HTTP Verb Tampering
Table of Contents
- Introduction to HTTP Verb Tampering
- Insecure Configurations
- Insecure Coding in Input Sanitasation
- Example of bypassing authentication by changing request method
- Examine which HTTP methods the website takes
- Bypassing Security Filters by changing method to acheive command injection
Introduction to HTTP Verb Tampering
- exploits web servers that accept many HTTP verbs and method, did not configure to limit to GET/POST
- send malicious requests using unexpected methods
Verb | Description |
---|---|
HEAD | Identical to a GET request, but its response only contains the headers , without the response body |
PUT | Writes the request payload to the specified location |
DELETE | Deletes the resource at the specified location |
OPTIONS | Shows different options accepted by a web server, like accepted HTTP verbs |
PATCH | Apply partial modifications to the resource at the specified location |
Insecure Configurations
Apache vulnerable example in .htaccess file
<Directory "/var/www/html/admin">
AuthType Basic
AuthName "Admin Panel"
AuthUserFile /etc/apache2/.htpasswd
<Limit GET>
Require valid-user
</Limit>
</Directory>
Tomcat vulnerable example web.xml
<security-constraint>
<web-resource-collection>
<url-pattern>/admin/*</url-pattern>
<http-method>GET</http-method>
</web-resource-collection>
<auth-constraint>
<role-name>admin</role-name>
</auth-constraint>
</security-constraint>
ASP.NET vulnerable example in web.config
<system.web>
<authorization>
<allow verbs="GET" roles="admin">
<deny verbs="GET" users="*">
</deny>
</allow>
</authorization>
</system.web>
the configuration specifies authentication in order to use GET
and POST
requests, attacker can still use a different HTTP method (like HEAD
) to bypass this authentication mechanism altogether -> authentication bypass and allows attackers to access web pages and domains they should not have access to
Insecure Coding in Input Sanitasation
$pattern = "/^[A-Za-z\s]+$/";
if(preg_match($pattern, $_GET["code"])) {
$query = "Select * from ports where port_code like '%" . $_REQUEST["code"] . "%'";
...SNIP...
}
REQUEST accepts both GET and POST, but sanitisation only covers GET. in PHP, look for $_POST, $_GET
developer mitigated SQL-injection using this. We can see that the sanitization filter is only being tested on the GET
parameter. In this case, use POST
request to SQL inject. The request would pass the security filter, which would make the function vulnerable to SQLi.

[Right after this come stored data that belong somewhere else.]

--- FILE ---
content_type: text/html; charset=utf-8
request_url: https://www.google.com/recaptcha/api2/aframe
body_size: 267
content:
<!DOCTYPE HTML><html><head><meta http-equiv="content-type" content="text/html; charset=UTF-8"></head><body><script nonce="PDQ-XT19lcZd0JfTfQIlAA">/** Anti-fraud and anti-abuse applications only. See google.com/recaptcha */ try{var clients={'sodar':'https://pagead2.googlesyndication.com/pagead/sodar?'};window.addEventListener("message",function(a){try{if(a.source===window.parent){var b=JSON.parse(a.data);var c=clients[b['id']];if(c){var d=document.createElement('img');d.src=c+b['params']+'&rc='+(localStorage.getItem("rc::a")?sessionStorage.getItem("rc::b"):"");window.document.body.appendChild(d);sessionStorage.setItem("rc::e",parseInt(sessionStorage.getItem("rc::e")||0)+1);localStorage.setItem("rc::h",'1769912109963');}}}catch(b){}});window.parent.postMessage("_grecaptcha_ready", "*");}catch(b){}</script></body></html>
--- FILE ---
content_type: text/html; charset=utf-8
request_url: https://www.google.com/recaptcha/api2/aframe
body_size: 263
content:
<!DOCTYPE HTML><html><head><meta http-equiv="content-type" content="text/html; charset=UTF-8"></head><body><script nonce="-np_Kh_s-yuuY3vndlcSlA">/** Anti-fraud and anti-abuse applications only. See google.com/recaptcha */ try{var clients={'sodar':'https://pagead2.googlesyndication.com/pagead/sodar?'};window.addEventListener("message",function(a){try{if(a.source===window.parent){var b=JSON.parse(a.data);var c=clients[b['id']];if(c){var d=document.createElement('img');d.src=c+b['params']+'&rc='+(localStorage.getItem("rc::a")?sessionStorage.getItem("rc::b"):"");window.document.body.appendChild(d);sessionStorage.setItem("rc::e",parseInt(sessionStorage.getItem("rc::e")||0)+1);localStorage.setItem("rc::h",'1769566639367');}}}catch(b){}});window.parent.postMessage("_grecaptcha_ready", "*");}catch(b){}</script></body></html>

Example of bypassing authentication by changing request method
We get a HTTP Basic Auth prompt
Intercept using Burp
The page uses a GET
request, we can send a POST
request and see whether the web page allows POST
requests (i.e., whether the Authentication covers POST
requests). To do so, we can right-click on the intercepted request in Burp and select Change Request Method
, and it will automatically change the request into a POST
request:
Unfortunately in this case it does not work.
Examine which HTTP methods the website takes
> curl -i -X OPTIONS http://SERVER_IP:PORT/
HTTP/1.1 200 OK
Date:
Server: Apache/2.4.41 (Ubuntu)
Allow: POST,OPTIONS,HEAD,GET
Content-Length: 0
Content-Type: httpd/unix-directory
Based on this, alter the header in burp suite to bypass authentication is authentication only targets get or post request
Bypassing Security Filters by changing method to acheive command injection
If we try to enter "test;" it does not allow. The code checks for patterns and deny requests. However if I change the method, it does not check.